Évidemment, les cinéastes n’auraient pas pu réussir le film sans l’appui de leurs comédiens. Comme ceux-ci sont tous issus des rangs de l’institution, les personnages sont parfaitement interprétés et gagnent au passage un petit supplément d’âme. On retrouve Laurent Stocker, Marina Hands, Adeline d’Hermy, Julien Frison, Danièle Lebrun, Sefa Yeboah, Sephora Pondi, Florence Viala, Françoise Gillard… Le film peut aussi compter sur les caméos savoureux d’Eric Ruf (l’homme de l’Ascenseur), Denis Podalydès (la voix de Radio Molière) et Benjamin Lavernhe en fantôme prestigieux. Citons la performance de Christian Hecq, génial en régisseur bourru. Pourquoi ? Parce qu’il réussit presque à voler la vedette aux autres avec un rôle initialement très secondaire. Et, bien sûr, celle de Pauline Clément, qui nous sert de fil conducteur dans ce chaos. L’actrice peut faire étalage de son talent pour la comédie, mais montre aussi des facettes plus sensibles, déjà entrevues en début d’année dans Une fille en or.

L’ensemble est très plaisant, grâce aux répliques, au jeu subtil des comédiens, au rythme enlevé imprimé au récit. Le seul reproche qu’on pourrait adresser au film, c’est d’être un peu trop court (1h15 !). On aurait aimé encore plus de péripéties, de quiproquos, de catastrophes, avec un crescendo burlesque encore plus marqué. Mais ne boudons pas notre plaisir. Pour une première réalisation, c’est du bon travail, qui respire le talent et la volonté de procurer du bon temps aux spectateurs. Molière validerait sans doute cette comédie qui met en lumière avec brio l’esprit collectif et l’excellence de la Comédie-Française, haut lieu de notre patrimoine culturel.

(1) : Dès ses premières représentations, la pièce “Macbeth” a été auréolée d’une aura de “malédiction” qui tient autant à la présence de sorcières dans la pièce – et la rumeur de véritables formules de sorcellerie dans le texte – qu’à des évènements tragiques autour des représentations. La légende prétend que l’acteur jouant Lady Macbeth lors de la première, en 1606, serait mort ce soir-là et que Shakespeare lui-même aurait dû le remplacer. D’autres évènements au fil des siècles (émeutes mortelles, accidents de scène, problèmes d’accessoires, maladies…) ont contribué à cette réputation. C’est pour conjurer le sort que les acteurs ne prononcent jamais le nom de la pièce mais parlent de “pièce écossaise”.

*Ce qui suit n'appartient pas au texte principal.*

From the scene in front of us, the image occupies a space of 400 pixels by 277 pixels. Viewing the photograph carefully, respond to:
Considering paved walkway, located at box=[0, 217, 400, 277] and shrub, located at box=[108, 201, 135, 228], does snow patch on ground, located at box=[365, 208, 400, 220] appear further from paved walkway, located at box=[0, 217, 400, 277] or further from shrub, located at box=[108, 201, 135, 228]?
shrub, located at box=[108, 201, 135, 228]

(2) : Elle en est même sociétaire depuis cette année.


De la Comédie-Française
De la Comédie-Française

Réalisateurs : Martin Darondeau, Bertrand Usclat
Avec : Pauline Clément, Laurent Stocker, Marina Hands, Christian Hecq, Adeline d’Hermy, Julien Frison, Danièle Lebrun, Sefa Yeboah, Sephora Pondi, Florence Viala, Françoise Gillard, Benjamin Lavernhe, Denis Podalydès
Genre : Comédie, mais Comédie-Française
Origine : Française !
Durée : 1h15
Date de sortie France : 22/07/2026

Contrepoints critiques :

”Ce film est un pur bonheur, accessible pour tous les publics, qui fait déjà partie de notre top 5 de l’année, tous genres confondus.”
(Caroline Vié – 20 mn)

”Vieux jeu malgré des gages de modernité, la comédie de Bertrand Usclat et Martin Darondeau sur les coulisses de l’institution théâtrale aboutit à une aberrante démonstration d’entre-soi.”